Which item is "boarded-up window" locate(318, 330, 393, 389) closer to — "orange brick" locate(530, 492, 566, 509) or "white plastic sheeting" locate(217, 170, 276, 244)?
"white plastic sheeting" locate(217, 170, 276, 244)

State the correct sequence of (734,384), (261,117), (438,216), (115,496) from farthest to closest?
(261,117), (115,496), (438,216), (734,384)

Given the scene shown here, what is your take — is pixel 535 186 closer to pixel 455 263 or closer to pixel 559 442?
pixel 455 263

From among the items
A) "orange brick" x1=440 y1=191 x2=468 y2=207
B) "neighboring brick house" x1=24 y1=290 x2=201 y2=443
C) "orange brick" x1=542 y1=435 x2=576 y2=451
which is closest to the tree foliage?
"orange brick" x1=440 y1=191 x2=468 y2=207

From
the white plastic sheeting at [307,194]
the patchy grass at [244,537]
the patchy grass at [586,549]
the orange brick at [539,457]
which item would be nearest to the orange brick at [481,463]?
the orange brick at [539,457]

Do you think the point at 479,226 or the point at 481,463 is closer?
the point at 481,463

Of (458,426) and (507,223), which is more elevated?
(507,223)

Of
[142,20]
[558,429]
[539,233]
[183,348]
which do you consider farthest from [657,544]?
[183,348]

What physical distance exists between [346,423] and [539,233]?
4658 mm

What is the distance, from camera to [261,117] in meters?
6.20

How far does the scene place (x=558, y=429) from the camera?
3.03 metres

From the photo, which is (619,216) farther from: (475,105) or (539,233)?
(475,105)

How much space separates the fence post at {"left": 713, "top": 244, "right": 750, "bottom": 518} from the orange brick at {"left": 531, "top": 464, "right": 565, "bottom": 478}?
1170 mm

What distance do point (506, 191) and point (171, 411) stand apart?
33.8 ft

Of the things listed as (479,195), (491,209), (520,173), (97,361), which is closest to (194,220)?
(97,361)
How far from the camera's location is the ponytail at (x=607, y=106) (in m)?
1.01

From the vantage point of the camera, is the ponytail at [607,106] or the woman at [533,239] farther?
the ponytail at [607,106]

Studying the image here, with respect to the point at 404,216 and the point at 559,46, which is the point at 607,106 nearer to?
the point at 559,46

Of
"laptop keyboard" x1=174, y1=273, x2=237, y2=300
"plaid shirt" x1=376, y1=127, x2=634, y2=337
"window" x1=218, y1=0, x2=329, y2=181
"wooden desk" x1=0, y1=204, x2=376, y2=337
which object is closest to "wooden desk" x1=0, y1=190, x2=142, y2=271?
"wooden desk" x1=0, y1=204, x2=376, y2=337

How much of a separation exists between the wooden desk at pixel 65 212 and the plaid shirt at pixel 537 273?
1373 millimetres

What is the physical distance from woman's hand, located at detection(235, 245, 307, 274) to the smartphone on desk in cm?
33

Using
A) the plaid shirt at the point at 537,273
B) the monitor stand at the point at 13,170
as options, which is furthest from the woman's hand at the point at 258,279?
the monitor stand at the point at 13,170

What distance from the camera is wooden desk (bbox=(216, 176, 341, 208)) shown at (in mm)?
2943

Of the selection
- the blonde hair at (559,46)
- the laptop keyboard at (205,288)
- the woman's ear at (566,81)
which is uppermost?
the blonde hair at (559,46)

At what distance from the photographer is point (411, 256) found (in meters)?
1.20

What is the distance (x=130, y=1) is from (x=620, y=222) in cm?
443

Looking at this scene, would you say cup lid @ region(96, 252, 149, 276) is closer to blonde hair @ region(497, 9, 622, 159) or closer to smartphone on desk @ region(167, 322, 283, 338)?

• **Task requirements**
Can you repeat the entire listing above line for line, without changing a word?

• **Complete output**
Which item is "boarded-up window" locate(318, 330, 393, 389) closer to — "orange brick" locate(530, 492, 566, 509) or "white plastic sheeting" locate(217, 170, 276, 244)?
"white plastic sheeting" locate(217, 170, 276, 244)

State the correct sequence of (734,384), (261,117), (438,216), (115,496) from farthest to closest?
(261,117), (115,496), (438,216), (734,384)

Given the scene shown here, what is your take — is pixel 535 186 closer to pixel 455 263 or closer to pixel 559 442?
pixel 455 263

From among the items
A) "orange brick" x1=440 y1=191 x2=468 y2=207
B) "neighboring brick house" x1=24 y1=290 x2=201 y2=443
C) "orange brick" x1=542 y1=435 x2=576 y2=451
which is closest to the tree foliage?
"orange brick" x1=440 y1=191 x2=468 y2=207

From
the white plastic sheeting at [307,194]
the patchy grass at [244,537]
the patchy grass at [586,549]
the orange brick at [539,457]
which item would be nearest to the orange brick at [481,463]?
the orange brick at [539,457]

Do you think the point at 479,226 or the point at 481,463 is closer?
the point at 481,463

Of (458,426) and (507,223), which is more elevated?
(507,223)

Of
[142,20]
[558,429]
[539,233]
[183,348]
which do you consider farthest from [657,544]?
[183,348]

What physical distance exists between [346,423] and [539,233]?
4658 mm

What is the distance, from camera to [261,117] in meters?
6.20

How far does the scene place (x=558, y=429) from the camera?
3.03 metres

From the photo, which is (619,216) farther from: (475,105) or (539,233)?
(475,105)

How much space separates the fence post at {"left": 713, "top": 244, "right": 750, "bottom": 518} from the orange brick at {"left": 531, "top": 464, "right": 565, "bottom": 478}?
1170 mm

What distance do point (506, 191) and point (171, 411) stand apart?
33.8 ft

Of the things listed as (479,195), (491,209), (520,173), (97,361), which is closest to (194,220)?
(97,361)
How far from the camera's location is the ponytail at (x=607, y=106) (in m)?
1.01

From the vantage point of the camera, is the ponytail at [607,106] or the woman at [533,239] farther?
the ponytail at [607,106]

Studying the image here, with respect to the point at 404,216 and the point at 559,46, which is the point at 607,106 nearer to?
the point at 559,46

Of
"laptop keyboard" x1=174, y1=273, x2=237, y2=300
"plaid shirt" x1=376, y1=127, x2=634, y2=337
"window" x1=218, y1=0, x2=329, y2=181
"wooden desk" x1=0, y1=204, x2=376, y2=337
which object is closest to "wooden desk" x1=0, y1=190, x2=142, y2=271?
"wooden desk" x1=0, y1=204, x2=376, y2=337

How much of a separation exists between the wooden desk at pixel 65 212 and the plaid shirt at pixel 537 273?
1373 millimetres

What is the physical distance from woman's hand, located at detection(235, 245, 307, 274) to the smartphone on desk in cm?
33

Using
A) the plaid shirt at the point at 537,273
B) the monitor stand at the point at 13,170
as options, which is furthest from the woman's hand at the point at 258,279?
the monitor stand at the point at 13,170

What distance from the camera is wooden desk (bbox=(216, 176, 341, 208)) shown at (in mm)?
2943

Of the selection
- the blonde hair at (559,46)
- the laptop keyboard at (205,288)
- the woman's ear at (566,81)
which is uppermost?
the blonde hair at (559,46)

At what distance from the photographer is point (411, 256) found (in meters)?
1.20

What is the distance (x=130, y=1) is from (x=620, y=222) in cm?
443

Looking at this scene, would you say cup lid @ region(96, 252, 149, 276) is closer to blonde hair @ region(497, 9, 622, 159) or closer to smartphone on desk @ region(167, 322, 283, 338)?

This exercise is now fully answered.